From: Pedro Vieira <pvieira_at_dps.uminho.pt>
Date: Fri Apr 20 2007 - 12:39:00 WEST

Bom dia,

sabendo que esta lista não tem responsabilidade sobre este evento,
gostaria de deixar o meu comentário para quem foi ao evento e para quem
não pode ir.

Gostava de salientar as duas únicas apresentações que a meu ver fizeram
com que o evento merecesse a minha deslocação:

Open Source and Freedom: Why Open Standards are crucial to protecting
your linux investment - Dan Kohn
http://www.linux-foundation.org/

LiMux - free software for Munich - Florian Schielbl

No primeiro foi defendida a ideia de unificação do Linux através de
standards. Achei fantástico, porque cada vez mais se assiste a uma
fragmentação de Linux. Hoje em dia não se instala Linux, instala-se uma
distribuição de Linux. E nessa distribuição não posso instalar nada que
seja de outra distribuição. Sim eu posso compilar se tiver o código
fonte, mas pensei que o Linux devia ser para todos, click e já está.

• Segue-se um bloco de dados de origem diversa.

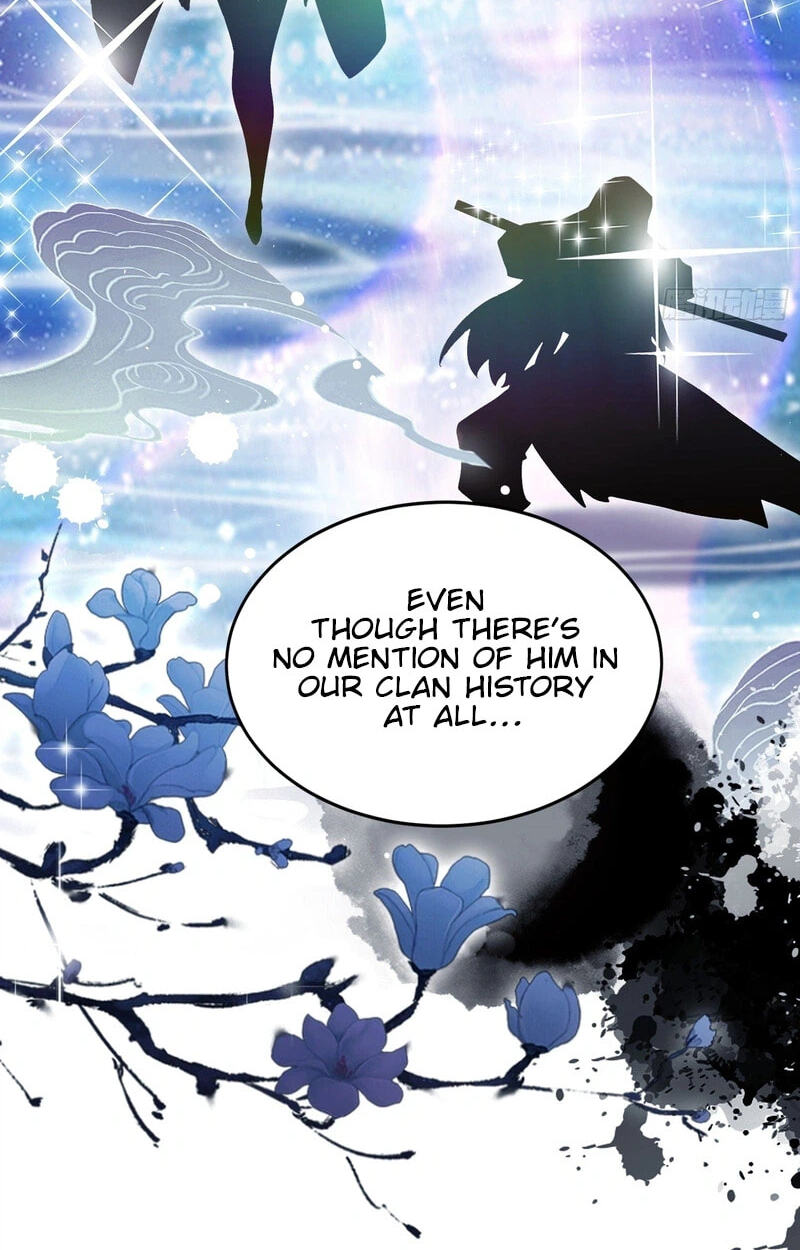 It Turns Out That I Have Been Invincible For A Long Time Chapter 216 page 13 - 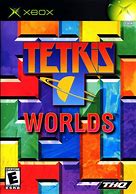 XBX: TETRIS WORLDS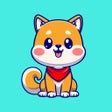 Иконка программы: Like A Puppy: EDM Music G…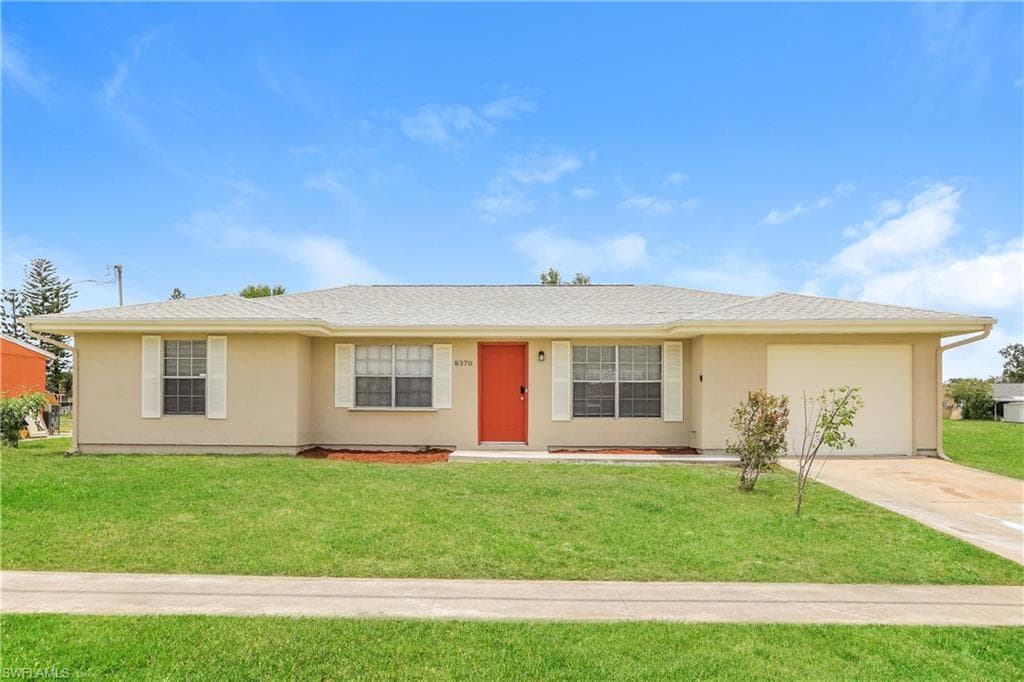 8370 Trionfo AVE NORTH PORT, FL 34287
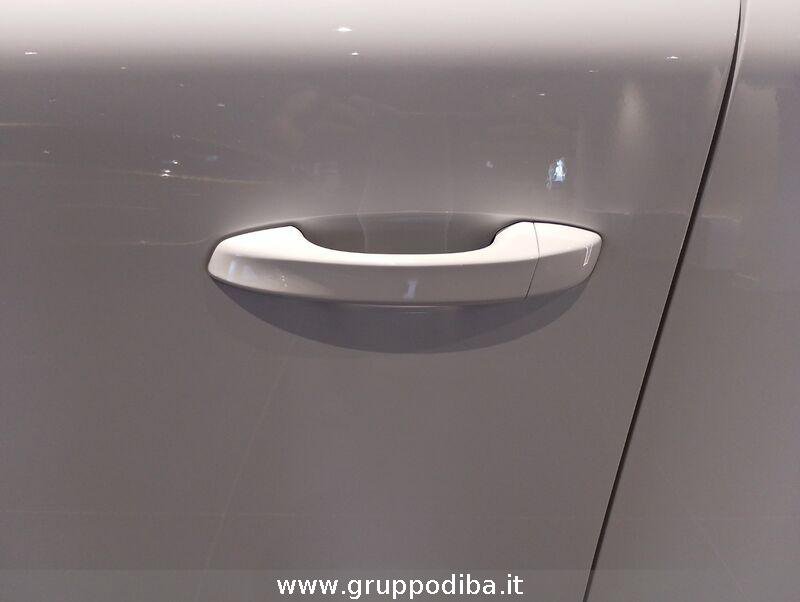 Lancia Ypsilon Nuova Ypsilon Ibrida My24 Nuova Ypsilon 1.2 100cv- Gruppo Diba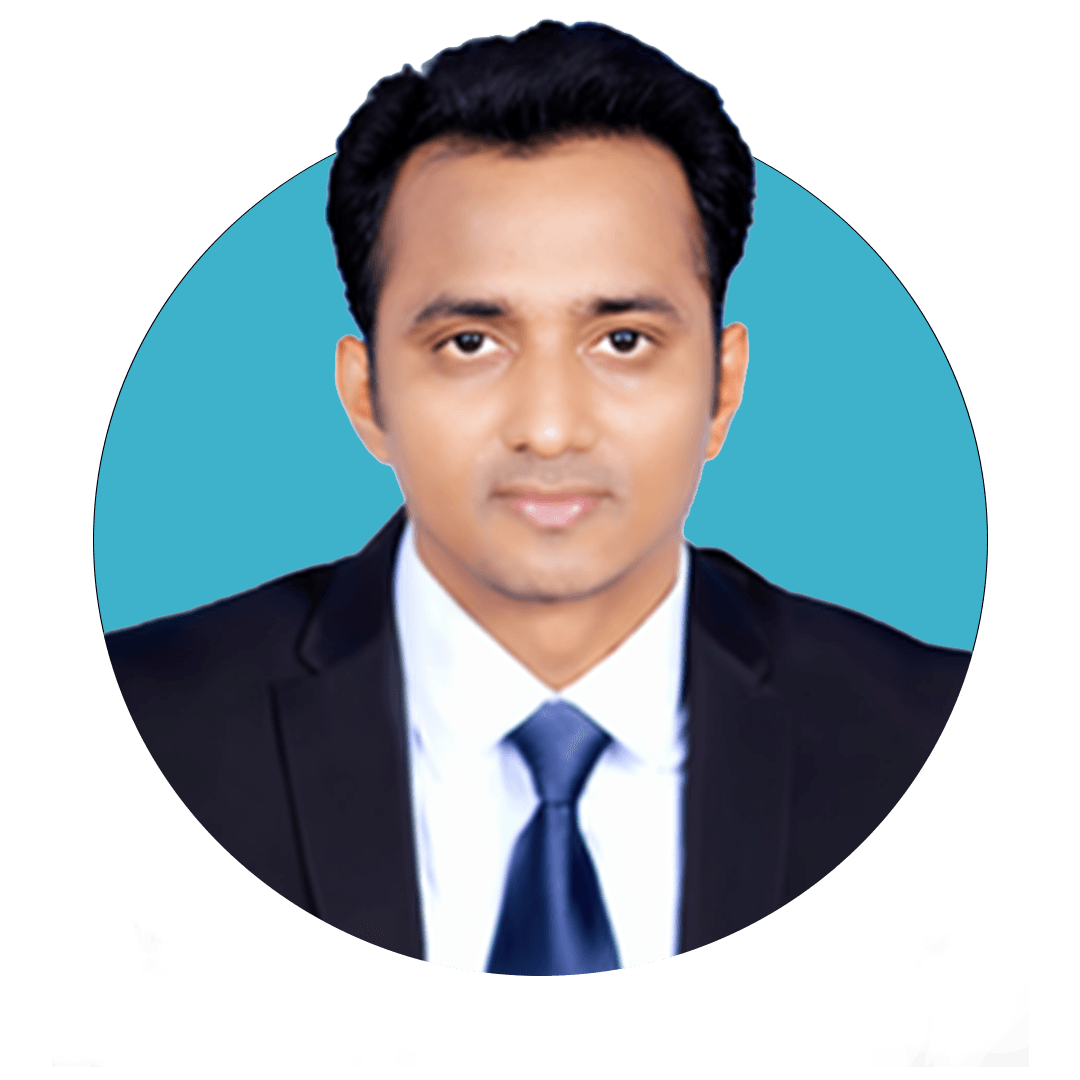 Praveen Kumar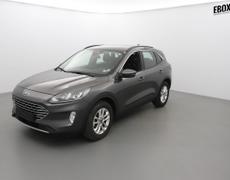 Ford Kuga Hénin-Beaumont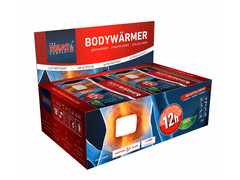 Tepelný vankúšik Heat Bodywarmer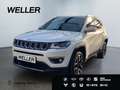 Jeep Compass 2.0 D 4WD Automatik Limited *Leder*Pano* Weiß - thumbnail 1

No segundo, o caso Munique, foi apresentado o caso da migração para
software livre. Não como anti-Microsoft, mas como maneira de acabar com
a dependencia relativamente a um único fornecedor. Achei a apresentação
muito bem organizada, e melhor ainda a maneira como essa migração foi
conseguida e não imposta.

Acho que a presença de Marco Santos da Microsoft Portugal podia ter sido
importante, eu pessoalmente gostava de saber qual a posição da Microsoft
relativamente a este assunto. Em vez disso a organização do evento
incentivou a plateia ao sentimento anti-Microsoft. Eu pensei que tinha
ido a um encontro sobre Tecnologia Aberta, e deparei-me com um fórum
anti-Microsoft. Quem pensar que se o futuro das IT está na Tecnologia
Aberta, acredito que esteja certo, mas não pensem que a Microsoft não
terá na devida altura um papel importante neste assunto. Quem quiser
pode dizer mal da Microsoft, pode dizer que é uma empresa monopolista,
pode criticar negativamente como entender, desde que seja feito com
educação. Ou então pode ser inteligente e retirar da filosofia da
Microsoft aquilo que ela tem de bom. Se fossem assim tão feios, porcos e
maus não teriam a cota de mercado que teem. Receio que a inveja seja tão
grande que se perca mais tempo a invejar do que a progredir.

A minha visão de open source, pode estar errada, mas é de que o código
aberto está disponível algures na internet para quem o quiser usar. A
garantia do uso desse código é dada se o suporte/serviço for adquirido.
A liberdade de escolha está em eu poder escolher em usar e decidir se
quero para ou não. Se acho que tenho conhecimentos ou equipa para
suportar esse software. Software Livre não é para estar fechado a 7
chaves num cofre, essa é a definição de software proprietário. Não
encontro em lado nenhum a source do MindTheBox, a versão light do SCALIX
quase que podemos apelidar de freeware, ou versão demo. Código Aberto é
eu poder fazer o download, e alterar de acordo com as minhas
necessidades, ou contratar esse serviço. A resposta que eu ouvi
relativamente a este assunto é que quem já tiver comprado pode
redistribuir-lo. Deve ser piada, porque não é universal. Se eu tiver uma
empresa, e investir em open source, não vou dar aos meus concorrentes
essa vantagem de mão beijada. Eu paguei, e vou deixar que os meus
concorrentes não tenham esse custo?

Relativamente ao Sérgio Amadeu gostava só de dizer que eu posso não ser
muito iluminado, mas não sou estúpido. Ditadores anti-Microsoft como ele
que voltem para o Brasil. Mudar só para não ser Microsoft acho uma
idiotice, mudar como o caso Munique acho uma visão extremamente
acertada. No caso Munique muda-se com o intuito de não se depender de um
fornecedor, seja ele Microsfot, IBM, Novell, ...

Haveria muitas mais coisas a dizer, mas acho que devemos seguir em
frente.Eu sou adepto do software livre, não sou fanático.

-- 
If you love your job, you won’t work a day in your life!